Stored items:
▬▬▬

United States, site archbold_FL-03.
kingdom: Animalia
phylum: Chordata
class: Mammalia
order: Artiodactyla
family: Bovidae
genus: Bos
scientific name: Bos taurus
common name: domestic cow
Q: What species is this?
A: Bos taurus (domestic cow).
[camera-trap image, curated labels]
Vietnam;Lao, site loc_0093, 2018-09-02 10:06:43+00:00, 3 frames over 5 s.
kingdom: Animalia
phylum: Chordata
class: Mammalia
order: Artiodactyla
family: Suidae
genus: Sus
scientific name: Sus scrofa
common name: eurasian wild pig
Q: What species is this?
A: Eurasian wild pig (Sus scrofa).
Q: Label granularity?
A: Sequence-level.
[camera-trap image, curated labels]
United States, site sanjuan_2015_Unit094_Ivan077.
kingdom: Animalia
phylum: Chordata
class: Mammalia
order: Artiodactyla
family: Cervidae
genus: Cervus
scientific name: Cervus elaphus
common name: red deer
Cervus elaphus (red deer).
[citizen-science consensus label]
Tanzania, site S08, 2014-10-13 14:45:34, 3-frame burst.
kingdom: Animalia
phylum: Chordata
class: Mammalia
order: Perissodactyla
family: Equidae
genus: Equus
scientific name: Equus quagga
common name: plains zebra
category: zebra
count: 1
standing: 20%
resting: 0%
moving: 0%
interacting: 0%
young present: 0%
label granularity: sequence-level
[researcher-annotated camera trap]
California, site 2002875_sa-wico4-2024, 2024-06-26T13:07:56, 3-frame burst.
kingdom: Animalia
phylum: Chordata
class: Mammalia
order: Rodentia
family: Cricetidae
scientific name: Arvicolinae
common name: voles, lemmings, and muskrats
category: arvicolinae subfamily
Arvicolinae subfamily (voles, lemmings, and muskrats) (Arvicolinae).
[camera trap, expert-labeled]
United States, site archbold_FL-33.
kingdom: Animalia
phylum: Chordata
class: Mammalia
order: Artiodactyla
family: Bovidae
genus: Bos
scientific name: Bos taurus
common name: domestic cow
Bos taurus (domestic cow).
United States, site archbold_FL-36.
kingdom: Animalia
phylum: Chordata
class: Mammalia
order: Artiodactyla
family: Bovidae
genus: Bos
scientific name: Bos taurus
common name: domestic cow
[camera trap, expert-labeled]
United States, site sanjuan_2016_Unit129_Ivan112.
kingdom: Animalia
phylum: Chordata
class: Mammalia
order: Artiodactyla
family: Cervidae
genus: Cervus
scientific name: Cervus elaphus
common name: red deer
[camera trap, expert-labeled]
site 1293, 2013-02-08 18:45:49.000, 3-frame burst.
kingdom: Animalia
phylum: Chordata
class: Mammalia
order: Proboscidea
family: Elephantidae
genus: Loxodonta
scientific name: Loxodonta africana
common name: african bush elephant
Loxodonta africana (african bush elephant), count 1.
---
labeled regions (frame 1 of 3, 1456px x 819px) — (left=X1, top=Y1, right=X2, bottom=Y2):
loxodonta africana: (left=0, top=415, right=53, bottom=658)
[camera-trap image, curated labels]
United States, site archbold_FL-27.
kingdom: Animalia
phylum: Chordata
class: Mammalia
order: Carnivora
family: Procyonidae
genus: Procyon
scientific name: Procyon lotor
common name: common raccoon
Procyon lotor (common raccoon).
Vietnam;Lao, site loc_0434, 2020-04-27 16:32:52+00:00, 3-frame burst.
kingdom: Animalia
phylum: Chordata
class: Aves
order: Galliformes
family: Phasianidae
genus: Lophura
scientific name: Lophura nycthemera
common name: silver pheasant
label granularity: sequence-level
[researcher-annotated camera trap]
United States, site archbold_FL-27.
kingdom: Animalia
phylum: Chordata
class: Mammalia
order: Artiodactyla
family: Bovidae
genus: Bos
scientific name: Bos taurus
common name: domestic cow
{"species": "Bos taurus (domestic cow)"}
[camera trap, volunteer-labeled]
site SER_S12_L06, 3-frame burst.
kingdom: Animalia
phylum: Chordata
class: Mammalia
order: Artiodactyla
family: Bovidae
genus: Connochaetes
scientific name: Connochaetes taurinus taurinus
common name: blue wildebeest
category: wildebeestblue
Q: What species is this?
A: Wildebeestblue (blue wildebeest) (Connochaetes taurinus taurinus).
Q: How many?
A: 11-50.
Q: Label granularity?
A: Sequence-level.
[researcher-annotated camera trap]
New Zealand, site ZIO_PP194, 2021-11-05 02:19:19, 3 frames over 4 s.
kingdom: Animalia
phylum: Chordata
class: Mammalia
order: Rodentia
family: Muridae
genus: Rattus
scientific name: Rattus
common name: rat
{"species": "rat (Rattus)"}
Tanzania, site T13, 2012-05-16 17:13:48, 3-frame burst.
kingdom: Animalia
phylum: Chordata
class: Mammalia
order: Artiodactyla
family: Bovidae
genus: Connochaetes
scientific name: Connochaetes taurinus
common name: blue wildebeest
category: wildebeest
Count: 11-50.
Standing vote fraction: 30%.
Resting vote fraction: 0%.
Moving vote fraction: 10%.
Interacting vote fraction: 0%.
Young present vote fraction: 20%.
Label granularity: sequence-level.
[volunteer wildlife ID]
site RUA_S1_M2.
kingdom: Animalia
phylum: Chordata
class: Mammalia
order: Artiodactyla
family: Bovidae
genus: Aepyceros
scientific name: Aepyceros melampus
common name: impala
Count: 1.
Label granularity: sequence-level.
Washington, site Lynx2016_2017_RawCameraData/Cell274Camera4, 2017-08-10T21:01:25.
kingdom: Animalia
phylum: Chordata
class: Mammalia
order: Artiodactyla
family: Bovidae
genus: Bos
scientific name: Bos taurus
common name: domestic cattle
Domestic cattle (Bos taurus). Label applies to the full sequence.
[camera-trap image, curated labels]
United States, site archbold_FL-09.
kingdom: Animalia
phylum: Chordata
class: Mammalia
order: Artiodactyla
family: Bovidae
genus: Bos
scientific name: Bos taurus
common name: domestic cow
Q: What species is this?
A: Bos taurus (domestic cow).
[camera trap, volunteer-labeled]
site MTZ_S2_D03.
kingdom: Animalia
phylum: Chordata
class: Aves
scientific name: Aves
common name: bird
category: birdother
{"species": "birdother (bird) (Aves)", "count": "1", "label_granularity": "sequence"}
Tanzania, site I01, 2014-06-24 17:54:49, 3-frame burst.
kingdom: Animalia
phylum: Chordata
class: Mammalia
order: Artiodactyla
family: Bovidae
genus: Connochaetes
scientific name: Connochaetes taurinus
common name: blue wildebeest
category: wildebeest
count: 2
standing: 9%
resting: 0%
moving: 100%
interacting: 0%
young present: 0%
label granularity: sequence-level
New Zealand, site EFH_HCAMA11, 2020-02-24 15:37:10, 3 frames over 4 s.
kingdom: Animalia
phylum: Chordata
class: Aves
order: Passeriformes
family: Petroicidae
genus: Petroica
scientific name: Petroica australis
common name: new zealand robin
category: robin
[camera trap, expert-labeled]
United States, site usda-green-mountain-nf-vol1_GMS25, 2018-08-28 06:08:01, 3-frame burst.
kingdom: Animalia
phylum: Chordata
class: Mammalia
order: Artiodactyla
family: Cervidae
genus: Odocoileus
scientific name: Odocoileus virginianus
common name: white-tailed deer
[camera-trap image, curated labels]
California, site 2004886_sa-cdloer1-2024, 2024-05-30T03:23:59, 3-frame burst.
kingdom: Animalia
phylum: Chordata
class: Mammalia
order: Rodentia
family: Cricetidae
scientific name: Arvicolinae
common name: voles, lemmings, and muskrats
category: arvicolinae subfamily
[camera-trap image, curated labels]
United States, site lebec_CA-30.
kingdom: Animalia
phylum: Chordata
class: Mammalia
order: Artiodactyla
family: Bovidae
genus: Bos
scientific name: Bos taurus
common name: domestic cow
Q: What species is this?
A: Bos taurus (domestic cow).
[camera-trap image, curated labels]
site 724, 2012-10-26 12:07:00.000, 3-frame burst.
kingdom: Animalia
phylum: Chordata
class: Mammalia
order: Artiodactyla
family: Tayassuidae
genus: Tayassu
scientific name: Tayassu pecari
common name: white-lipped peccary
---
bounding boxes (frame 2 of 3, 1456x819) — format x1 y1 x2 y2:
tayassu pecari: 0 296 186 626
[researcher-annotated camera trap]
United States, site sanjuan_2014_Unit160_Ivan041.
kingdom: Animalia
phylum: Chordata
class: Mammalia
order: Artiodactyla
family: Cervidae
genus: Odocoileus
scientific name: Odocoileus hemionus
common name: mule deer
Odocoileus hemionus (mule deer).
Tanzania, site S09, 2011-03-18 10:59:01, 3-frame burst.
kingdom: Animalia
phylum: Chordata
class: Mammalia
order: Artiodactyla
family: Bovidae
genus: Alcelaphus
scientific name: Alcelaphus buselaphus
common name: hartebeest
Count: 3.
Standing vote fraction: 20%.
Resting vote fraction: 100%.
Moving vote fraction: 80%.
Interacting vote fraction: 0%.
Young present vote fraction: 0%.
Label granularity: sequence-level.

▬▬▬

_What this task involves_
In the data above, start at the line that has "order: Perissodactyla", stop after the line that has "scientific name: Loxodonta africana", and print every line in between exactly as it stands.

_Answer area_
order: Perissodactyla
family: Equidae
genus: Equus
scientific name: Equus quagga
common name: plains zebra
category: zebra
count: 1
standing: 20%
resting: 0%
moving: 0%
interacting: 0%
young present: 0%
label granularity: sequence-level
[researcher-annotated camera trap]
California, site 2002875_sa-wico4-2024, 2024-06-26T13:07:56, 3-frame burst.
kingdom: Animalia
phylum: Chordata
class: Mammalia
order: Rodentia
family: Cricetidae
scientific name: Arvicolinae
common name: voles, lemmings, and muskrats
category: arvicolinae subfamily
Arvicolinae subfamily (voles, lemmings, and muskrats) (Arvicolinae).
[camera trap, expert-labeled]
United States, site archbold_FL-33.
kingdom: Animalia
phylum: Chordata
class: Mammalia
order: Artiodactyla
family: Bovidae
genus: Bos
scientific name: Bos taurus
common name: domestic cow
Bos taurus (domestic cow).
United States, site archbold_FL-36.
kingdom: Animalia
phylum: Chordata
class: Mammalia
order: Artiodactyla
family: Bovidae
genus: Bos
scientific name: Bos taurus
common name: domestic cow
[camera trap, expert-labeled]
United States, site sanjuan_2016_Unit129_Ivan112.
kingdom: Animalia
phylum: Chordata
class: Mammalia
order: Artiodactyla
family: Cervidae
genus: Cervus
scientific name: Cervus elaphus
common name: red deer
[camera trap, expert-labeled]
site 1293, 2013-02-08 18:45:49.000, 3-frame burst.
kingdom: Animalia
phylum: Chordata
class: Mammalia
order: Proboscidea
family: Elephantidae
genus: Loxodonta
scientific name: Loxodonta africana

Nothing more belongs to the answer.